In R (on the application of P and others) v. Secretary of State for Justice and others, the Court of Appeal (the Court) held that these filtering laws are incompatible with human rights legislation as they only benefit single conviction offenders and fail to adequately protect other individuals' right to a private life.

This case involved an individual suffering from schizophrenia who had multiple cautions for shoplifting as well as a conviction for a bail offence; as a result of these she was unable to get a teaching assistant role. The Court rejected the government's case that it was clearer to have a 'no multiple offenders filter' rule than to spend more time adjusting the filter depending on the circumstances. The judge stated:

"I recognise that where a pattern of offending behaviour is demonstrated, it is entirely legitimate to conclude that such information should be available to potential employers. The difficulty with the bright line, however, is that it is not a necessary inference that two convictions do represent a pattern of offending behaviour; indeed on many occasions they will not."

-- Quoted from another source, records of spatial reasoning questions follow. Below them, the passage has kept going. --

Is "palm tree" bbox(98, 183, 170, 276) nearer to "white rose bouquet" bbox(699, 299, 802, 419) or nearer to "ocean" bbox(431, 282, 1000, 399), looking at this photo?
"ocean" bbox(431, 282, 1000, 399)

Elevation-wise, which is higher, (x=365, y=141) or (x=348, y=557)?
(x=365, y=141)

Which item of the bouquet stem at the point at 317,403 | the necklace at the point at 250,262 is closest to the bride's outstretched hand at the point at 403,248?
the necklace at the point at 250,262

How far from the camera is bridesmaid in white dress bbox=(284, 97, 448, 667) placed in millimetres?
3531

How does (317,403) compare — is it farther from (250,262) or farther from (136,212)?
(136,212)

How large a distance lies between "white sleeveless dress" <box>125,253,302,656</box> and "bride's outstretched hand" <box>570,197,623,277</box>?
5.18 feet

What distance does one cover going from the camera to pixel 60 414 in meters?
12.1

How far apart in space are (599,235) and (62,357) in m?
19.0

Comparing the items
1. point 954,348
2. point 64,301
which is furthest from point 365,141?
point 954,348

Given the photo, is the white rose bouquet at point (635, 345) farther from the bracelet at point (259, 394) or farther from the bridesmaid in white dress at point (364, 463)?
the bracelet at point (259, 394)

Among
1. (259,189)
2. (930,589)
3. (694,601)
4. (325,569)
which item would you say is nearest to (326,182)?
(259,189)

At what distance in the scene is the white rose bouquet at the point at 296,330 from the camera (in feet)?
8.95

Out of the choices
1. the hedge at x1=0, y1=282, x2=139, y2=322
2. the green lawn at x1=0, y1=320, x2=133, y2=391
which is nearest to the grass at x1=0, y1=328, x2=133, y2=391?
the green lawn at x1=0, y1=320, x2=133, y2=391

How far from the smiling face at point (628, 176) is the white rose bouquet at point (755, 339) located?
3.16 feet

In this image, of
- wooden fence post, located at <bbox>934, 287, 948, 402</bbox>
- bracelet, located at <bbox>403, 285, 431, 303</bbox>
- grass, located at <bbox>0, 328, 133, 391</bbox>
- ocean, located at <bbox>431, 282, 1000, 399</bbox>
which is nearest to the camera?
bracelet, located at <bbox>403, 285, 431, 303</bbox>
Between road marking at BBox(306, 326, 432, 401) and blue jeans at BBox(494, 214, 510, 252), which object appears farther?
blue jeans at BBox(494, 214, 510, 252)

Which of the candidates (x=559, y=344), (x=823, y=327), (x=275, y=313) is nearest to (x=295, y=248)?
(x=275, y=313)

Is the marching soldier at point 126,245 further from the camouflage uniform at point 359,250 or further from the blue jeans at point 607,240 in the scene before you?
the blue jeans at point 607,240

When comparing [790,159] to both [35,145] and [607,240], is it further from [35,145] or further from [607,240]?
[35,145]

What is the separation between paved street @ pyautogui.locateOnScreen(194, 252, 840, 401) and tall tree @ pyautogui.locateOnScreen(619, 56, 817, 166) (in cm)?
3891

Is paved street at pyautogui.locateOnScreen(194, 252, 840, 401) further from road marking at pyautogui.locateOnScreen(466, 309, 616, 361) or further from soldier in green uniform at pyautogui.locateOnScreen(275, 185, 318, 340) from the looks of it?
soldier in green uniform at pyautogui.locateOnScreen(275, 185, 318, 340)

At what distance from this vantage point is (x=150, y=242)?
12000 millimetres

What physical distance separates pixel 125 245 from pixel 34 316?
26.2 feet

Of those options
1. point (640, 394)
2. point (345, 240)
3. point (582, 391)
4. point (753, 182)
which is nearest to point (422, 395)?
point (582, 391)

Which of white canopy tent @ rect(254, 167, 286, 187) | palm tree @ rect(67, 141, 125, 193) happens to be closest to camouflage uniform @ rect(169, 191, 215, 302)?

The Court went on to say that it should be possible to create a filter that takes into account the nature of any offences as well as the length of time that has passed since any convictions; alternatively a mechanism for review in specific circumstances could be introduced (as is the case with removal from the sex offenders' list).

As a result of this case there are now calls for the government to reform the criminal records system, although this will, in all likelihood, take a back seat in light of the snap election and Brexit. However if such changes are made it is likely that (1) fewer offences would appear on the criminal records register; (2) individuals would receive a greater degree of protection from minor offences that occurred in the past; and (3) there would be less serious implications in terms of employment prospects for minor re-offending.